La justice française par un arrêt de la Cour Administrative d’Appel de Nancy du 31 mai 2018 (n° 17NC02124) conforte notre analyse sur la portée de l’article 24 de la loi 2015-1702 du 21 décembre 2015 : le changement d’affectation, décidé par ce texte, des recettes issues des prélèvements opérés sur les revenus du patrimoine au titre de la CSG, de la CRDS et des prélèvements sociaux additionnels ne règle pas la situation des assujettis résidents d’un Etat de l’Union européenne dans le sens voulu par le législateur. La Cour a jugé qu’il résulte des dispositions de l’article 4 du règlement du Conseil (CEE) n° 1408/71 du 14 juin 1971, « que la seule circonstance que le produit des prélèvements sociaux en litige soit désormais affecté au financement de prestations non contributives ne saurait suffire à les exclure par principe du champ d'application du règlement (CE) n° 883/2004 ; que le législateur de l'Union européenne a notamment expressément entendu soumettre à l'application dudit règlement les prestations en espèces non contributives ayant un caractère mixte dont la liste est fixée à l'annexe X visée par les dispositions de l'article 70 ».

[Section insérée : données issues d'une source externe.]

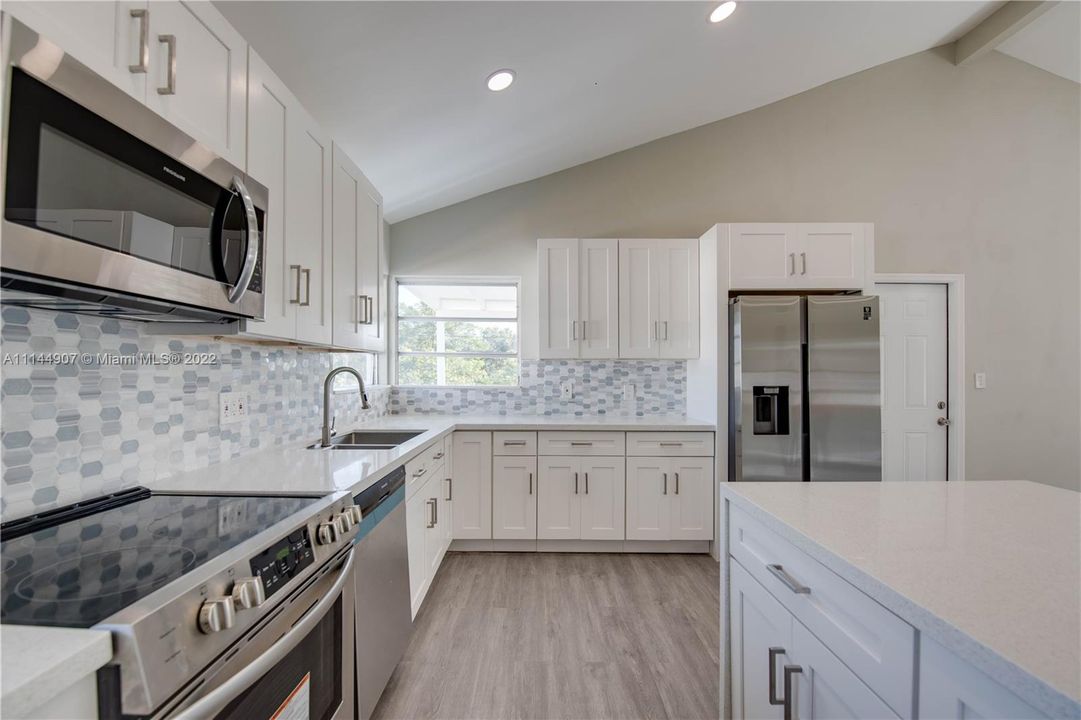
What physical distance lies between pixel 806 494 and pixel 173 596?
1.43 meters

Ainsi les contributions sociales (dont la CSG) et les prélèvements sociaux affectés au Fonds de solidarité vieillesse (FSV), en ce qu'ils financent même partiellement des prestations de sécurité sociale, entrent dans le champ du règlement n° 883/2004 et sont donc régis par le principe d'unicité de la législation applicable posé par l'article 11 dudit règlement. La solution est la même pour la CRDS, affectée à la CADES. La Cour hésite toutefois sur le sort à réserver au prélèvement social et à la contribution additionnelle audit prélèvement affectés au financement de la Caisse nationale de solidarité pour l'autonomie (CNSA) et a décidé de transmettre à la CJUE une question préjudicielle destinée à trancher le point.

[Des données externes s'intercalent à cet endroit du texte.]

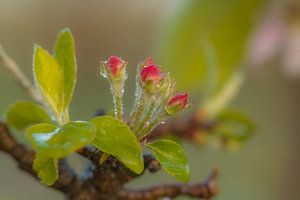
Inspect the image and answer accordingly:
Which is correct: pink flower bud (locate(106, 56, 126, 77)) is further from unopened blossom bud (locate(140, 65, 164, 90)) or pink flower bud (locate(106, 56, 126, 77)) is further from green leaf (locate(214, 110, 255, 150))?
green leaf (locate(214, 110, 255, 150))

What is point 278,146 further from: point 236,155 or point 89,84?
point 89,84

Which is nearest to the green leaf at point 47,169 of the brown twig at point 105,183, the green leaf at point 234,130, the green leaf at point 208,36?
the brown twig at point 105,183

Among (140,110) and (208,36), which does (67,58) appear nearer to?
(140,110)

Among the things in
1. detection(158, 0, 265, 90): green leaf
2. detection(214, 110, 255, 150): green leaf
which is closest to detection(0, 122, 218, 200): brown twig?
detection(214, 110, 255, 150): green leaf

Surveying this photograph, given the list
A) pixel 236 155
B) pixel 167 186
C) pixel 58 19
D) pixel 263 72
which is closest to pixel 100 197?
pixel 167 186

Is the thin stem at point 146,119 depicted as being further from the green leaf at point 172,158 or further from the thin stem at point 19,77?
the thin stem at point 19,77
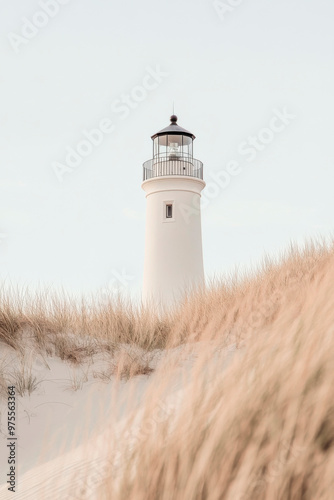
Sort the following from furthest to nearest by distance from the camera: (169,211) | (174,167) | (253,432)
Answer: (174,167), (169,211), (253,432)

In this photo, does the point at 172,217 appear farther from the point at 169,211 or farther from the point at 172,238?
the point at 172,238

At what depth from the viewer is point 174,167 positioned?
529 inches

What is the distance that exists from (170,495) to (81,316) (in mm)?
4186

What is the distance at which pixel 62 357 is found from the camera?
4684 mm

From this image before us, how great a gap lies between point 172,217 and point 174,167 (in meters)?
1.39

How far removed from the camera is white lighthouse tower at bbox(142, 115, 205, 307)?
1280cm

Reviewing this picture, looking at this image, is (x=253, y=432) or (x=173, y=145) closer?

L'Etat s’est pourvu en cassation le 31 juillet 2018 contre l’arrêt n° 17NC02124 rendu le 31 mai 2018 par la Cour Administrative d’Appel de Nancy. Le pourvoi en cassation a été enregistré au Conseil d’Etat (8ème chambre) sous le numéro 422780. Il ne faut cependant pas attendre l’issue qui sera donnée à cette procédure pour agir en remboursement. Toutefois, une nouvelle décision du gouvernement du 16 octobre 2018 vient changer la donne.

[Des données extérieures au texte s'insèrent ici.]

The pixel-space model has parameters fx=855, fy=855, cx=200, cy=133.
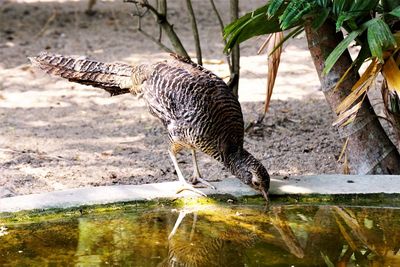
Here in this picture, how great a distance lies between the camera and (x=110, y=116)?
7434 millimetres

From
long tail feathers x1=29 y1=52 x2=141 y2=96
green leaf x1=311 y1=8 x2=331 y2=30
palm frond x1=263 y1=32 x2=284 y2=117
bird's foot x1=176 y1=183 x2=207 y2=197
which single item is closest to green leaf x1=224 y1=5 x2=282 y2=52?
palm frond x1=263 y1=32 x2=284 y2=117

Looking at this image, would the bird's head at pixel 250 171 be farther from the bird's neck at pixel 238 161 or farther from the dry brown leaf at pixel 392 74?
the dry brown leaf at pixel 392 74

Contre toute attente et sur la base du rapport de Madame Anne Genetet, le gouvernement a promis ce mardi 16 octobre une série de mesures pour simplifier la fiscalité des Français de l'étranger, dont la suppression de la CSG sur les revenus du capital des contribuables affiliés à un autre régime de Sécurité sociale de l'Union européenne, excluant de nouveau ainsi les non-résidents établis dans un état tiers. Ces mesures seront proposées « par voie d'amendement par des parlementaires » ou bien « directement par le gouvernement ». Les débats en Assemblée Nationale promettent d’être houleux sur le sujet. Pour compenser partiellement la perte de recette pour l’Etat, il pourrait être proposé un déremboursement des médicaments homéopathiques permettant de dégager une recette annuelle de 128 millions d’euros (équivalente à celle de la perte de la CSG sur les revenus du patrimoine des non-résidents établis dans l’espace européen).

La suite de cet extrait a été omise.